Respiratory complex I is essential to induce a Warburg profile in mitochondria-defective tumor cells.

Author information

1
Dip, Scienze Mediche e Chirurgiche (DIMEC), U,O, Genetica Medica, Pol, Universitario S, Orsola-Malpighi, Università di Bologna, via Massarenti 9, Bologna, 40138, Italy. giuseppe.gasparre@gmail.com.

Abstract

BACKGROUND:

Aerobic glycolysis, namely the Warburg effect, is the main hallmark of cancer cells. Mitochondrial respiratory dysfunction has been proposed to be one of the major causes for such glycolytic shift. This hypothesis has been revisited as tumors appear to undergo waves of gene regulation during progression, some of which rely on functional mitochondria. In this framework, the role of mitochondrial complex I is still debated, in particular with respect to the effect of mitochondrial DNA mutations in cancer metabolism. The aim of this work is to provide the proof of concept that functional complex I is necessary to sustain tumor progression.

METHODS:

Complex I-null osteosarcoma cells were complemented with allotopically expressed complex I subunit 1 (MT-ND1). Complex I re-assembly and function recovery, also in terms of NADH consumption, were assessed. Clones were tested for their ability to grow in soft agar and to generate tumor masses in nude mice.

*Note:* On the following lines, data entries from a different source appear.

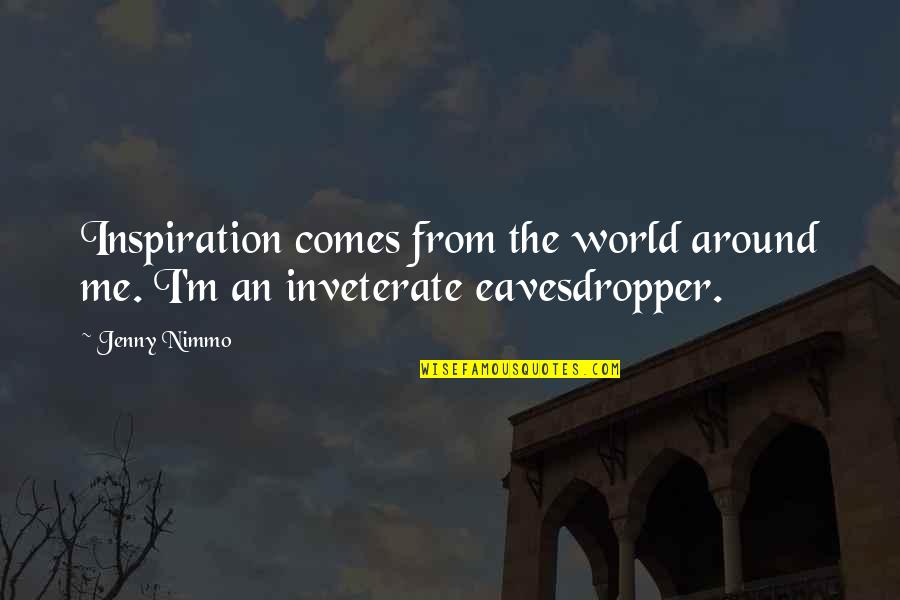 Jenny Nimmo Quotes By Jenny Nimmo: Inspiration comes from the world around me. I'm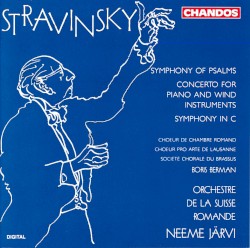 Symphony of Psalms / Concerto for Piano and Wind Instruments / Symphony in C by Stravinsky ;   Boris Berman ,   Orchestre de la Suisse Romande ,   Neeme Järvi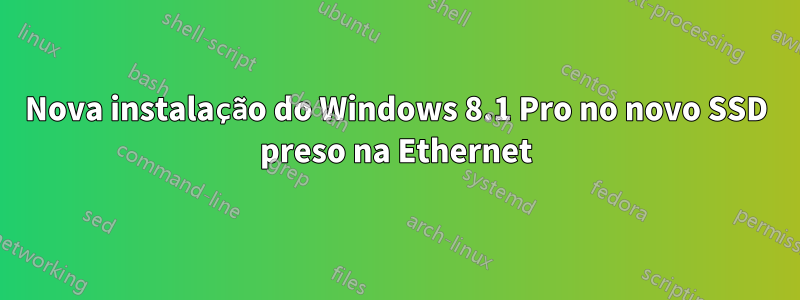 Nova instalação do Windows 8.1 Pro no novo SSD preso na Ethernet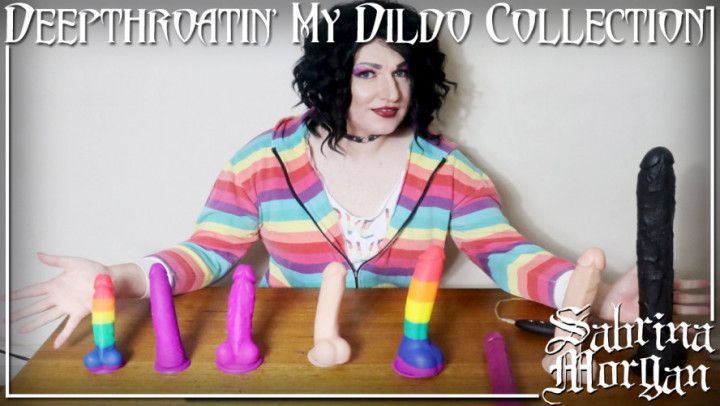 Deepthroatin' My Dildo Collection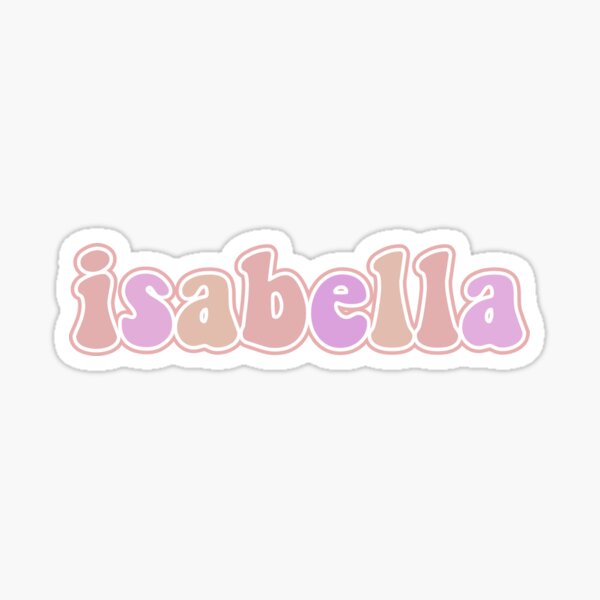 isabella-name-quote-sticker-for-sale-by-andreacbv-redbubble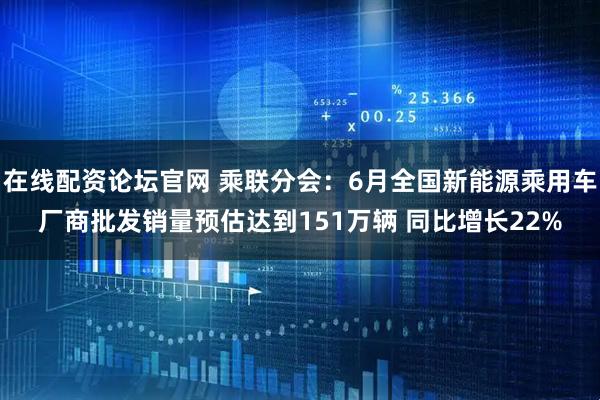 在线配资论坛官网 乘联分会：6月全国新能源乘用车厂商批发销量预估达到151万辆 同比增长22%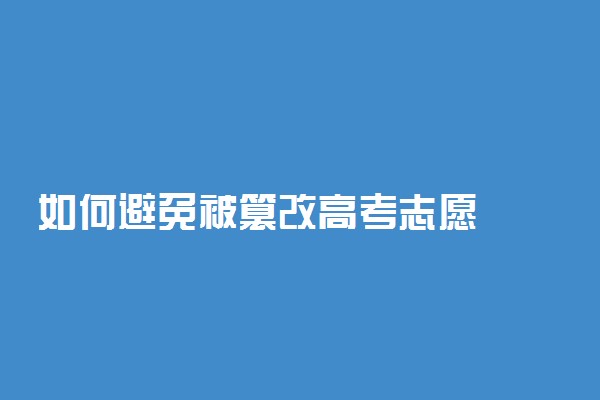 如何避免被篡改高考志愿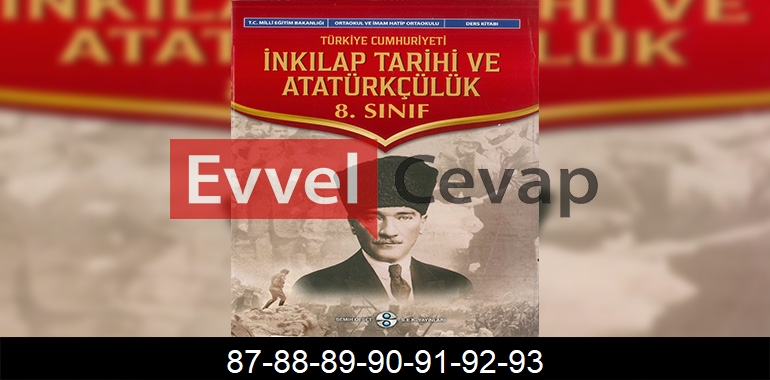 8. Sınıf İnkılap Tarihi Cevapları Sek Yayınları Sayfa 87-88-89-90-91-92-93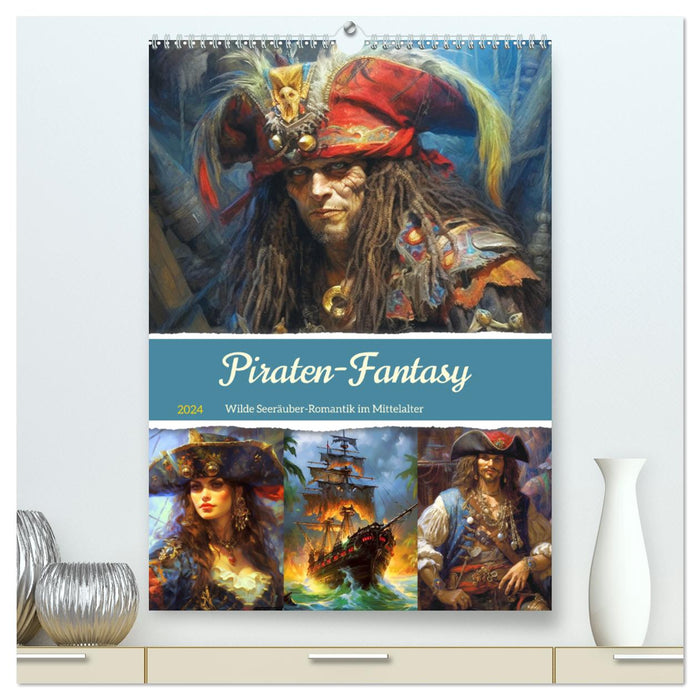 Pirate fantasy. Wild pirate romance in the Middle Ages (CALVENDO Premium Wall Calendar 2024) 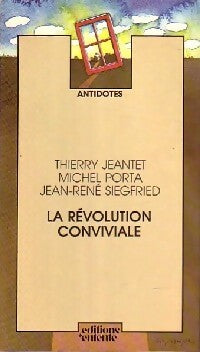 Livrenpoche : La révolution conviviale - Thierry Jeantet, Michel Porta, Jean-René Siegfried - Livre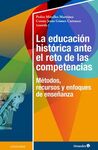 EDUCACIÓN HISTÓRICA ANTE EL RETO DE LAS COMPETENCI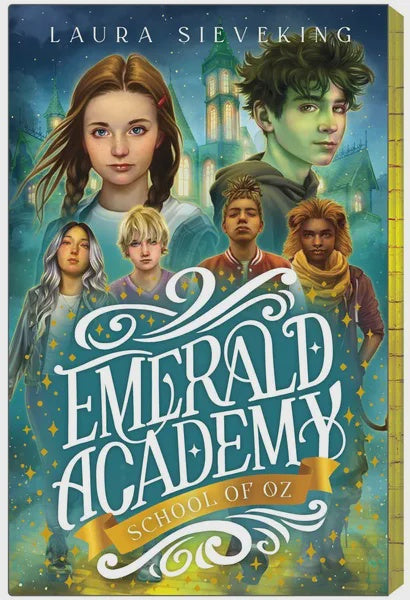 School of Oz (Emerald Academy Book #1) Laura Sieveking
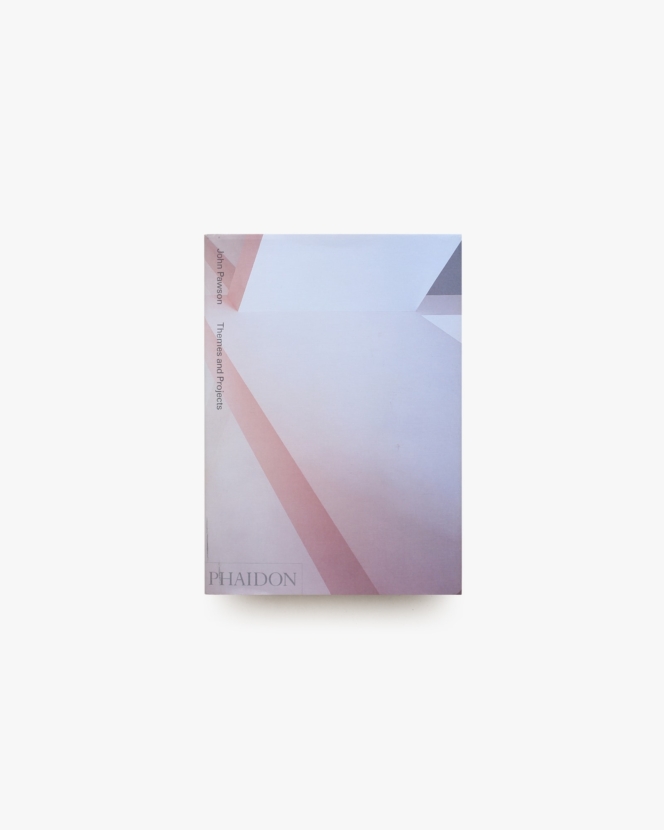 John Pawson: Themes and Projects ハードカバー版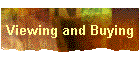 Viewing and Buying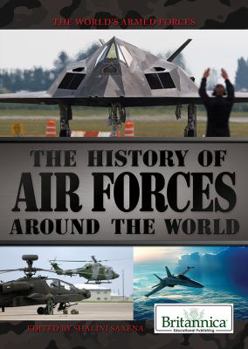 Library Binding The History of Air Forces Around the World Book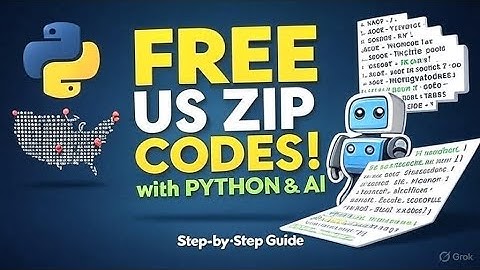 Get US Zip Codes FREE with Python & AI! (Step-by-Step)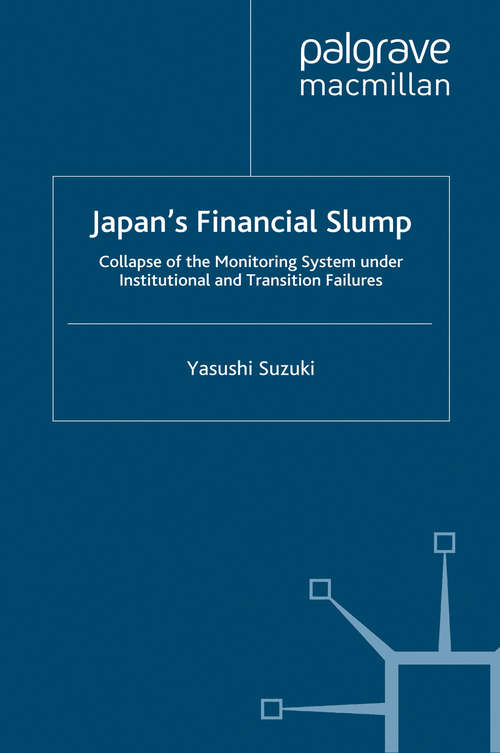 Book cover of Japan's Financial Slump: Collapse of the Monitoring System under Institutional and Transition Failures (2011) (Palgrave Macmillan Studies in Banking and Financial Institutions)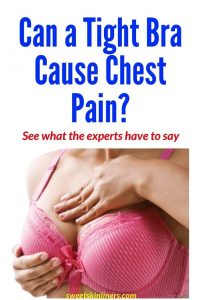 Can a Tight Bra Cause Chest Pain? See what the experts have to say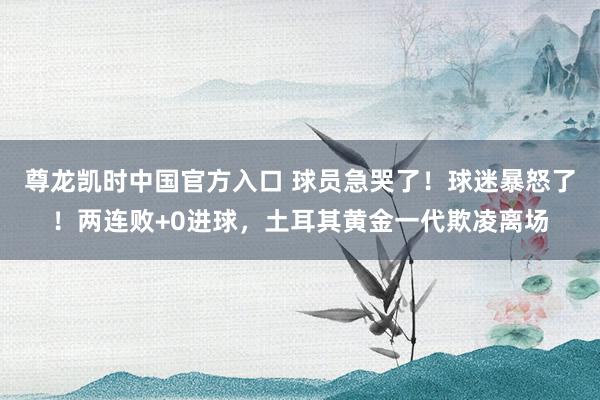 尊龙凯时中国官方入口 球员急哭了！球迷暴怒了！两连败+0进球，土耳其黄金一代欺凌离场
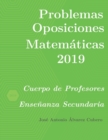 Image for Problemas resueltos de Oposiciones de Matematicas ano 2019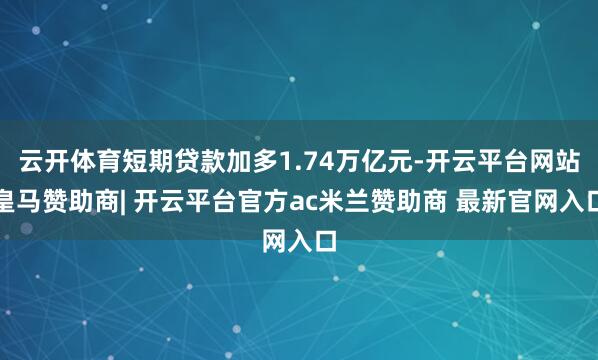 云开体育短期贷款加多1.74万亿元-开云平台网站皇马赞助商| 开云平台官方ac米兰赞助商 最新官网入口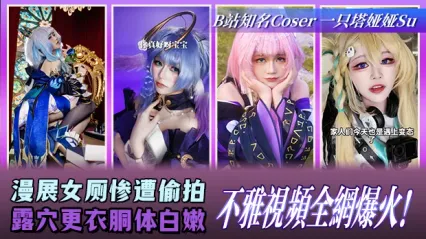 B站知名Coser一只塔娅娅Su大瓜！漫展女廁慘遭偷拍 更衣時露穴與白嫩胴體全被錄下 不雅影片徹底爆火全網 封面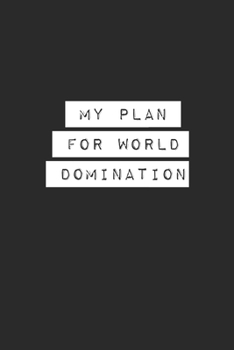 My Plan for World Domination Lined Notebook Journal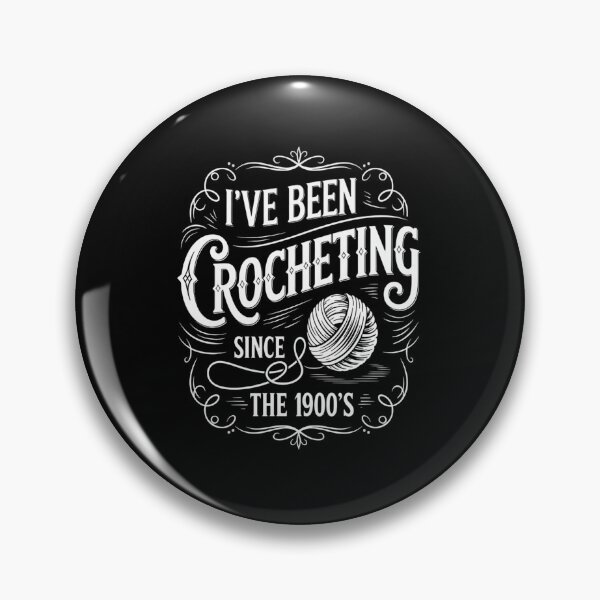 Item preview, I've Been Crocheting Since The 1900's 7  designed and sold by AnixieArtFun.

Hypoxia levels were evaluated via pimonidazole staining and hypoxia-inducible factor-1α (HIF-1α) immunoblotting and histochemical staining. 454-pyrosequencing was implemented to obtain global transcriptomic profiling of allotopic and non-allotopic xenografts.

RESULTS:

Complementation of a truncative mutation in the gene encoding MT-ND1, showed that a functional enzyme was required to perform the glycolytic shift during the hypoxia response and to induce a Warburg profile in vitro and in vivo, fostering cancer progression. Such trigger was mediated by HIF-1α, whose stabilization was regulated after recovery of the balance between α-ketoglutarate and succinate due to a recuperation of NADH consumption that followed complex I rescue.

CONCLUSION:

Respiratory complex I is essential for the induction of Warburg effect and adaptation to hypoxia of cancer cells, allowing them to sustain tumor growth. Differently from other mitochondrial tumor suppressor genes, therefore, a complex I severe mutation such as the one here reported may confer anti-tumorigenic properties, highlighting the prognostic values of such genetic markers in cancer.